И вдруг появляется мама. Бледная, глаза несчастные, шляпка на боку. Действительно, зашла в магазин и… «забыла все на свете».
— Галочка!.. Доченька!..
Алеша Попович делает маме-растяпе внушение, но она его не слушает. Прижала к себе свою Галочку и целует ее в щеки, в нос, в лоб, в уже сухие, веселые глазки. Все кончилось хорошо. Можно расходиться.
И все расходятся, мгновенно забыв и плач девочки, и ее маму-растяпу, и Алешу Поповича с погонами старшины милиции на саженных плечах. Он тоже возвращается на свой пост. На его румяном, очень русском лице написано: «Н-д-а-а, это тебе не то, что сидеть на рыжем коньке в Третьяковке! Хлопотливая службишка!»
Но я отвлекся. Приступаю к описанию необыкновенного уличного происшествия, свидетелем которого был сам в конце минувшего лета.

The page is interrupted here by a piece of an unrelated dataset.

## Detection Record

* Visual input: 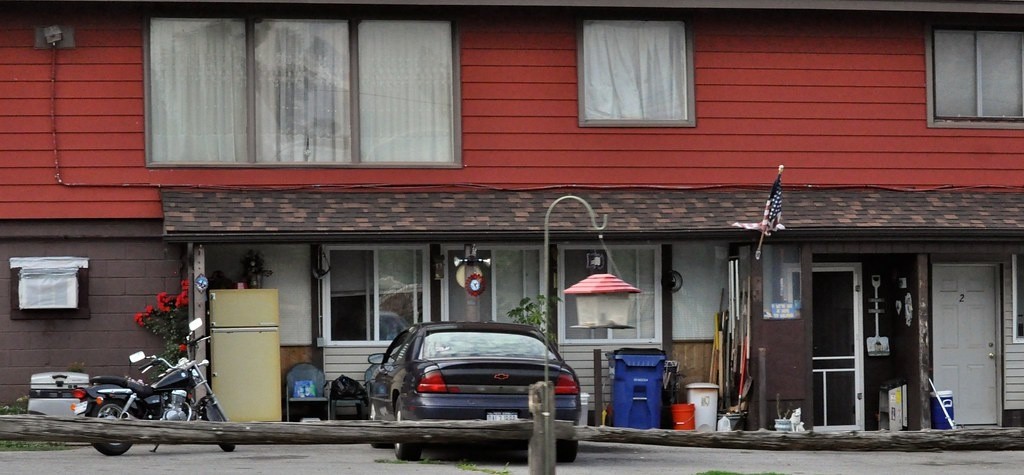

Я приехал в город по делам на один день из подмосковного санатория. Был знойный летний полдень, когда мягкие московские краски становятся резкими и яркими настолько, что даже наш серый, заезженный асфальт делается ослепительно белым, как на юге, и почему-то кажется, что вот дойдешь до угла — и там тебе в глаза густым ультрамарином плеснет море!
Я шел вверх по Петровке — к Эрмитажу и, вдыхая бензиновый перегар, с вожделением мечтал о том, как, покончив с делами, снова вернусь под сень вековых берез полюбившегося мне санаторного парка.
И вдруг я увидел, что впереди что-то случилось. Остановившиеся машины и люди образовали на площади в конце Столешникова переулка густую «пробку». Движимый любопытством, я ускорил шаг. Подхожу и слышу поразительный по красоте и силе мужской бас.
Спрашиваю стоящих людей:
— Что случилось?
— Поет!
— Кто поет?
— Неужели не слышите? И не мешайте, пожалуйста!
Звуки несутся из переулка, откуда-то сверху, вроде с неба. Что за наваждение?! Уж не ангел ли небесный распелся по случаю хорошей погоды? Но ведь ангелы — они должны «воздавать хвалу творцу» тенорами сладчайшими, дискантами, в крайнем случае фистулой, а тут — бас, земной, глубокий, бархатный!
В толпе шепчутся.
— Ну и голосище!.. Просто шаляпинский!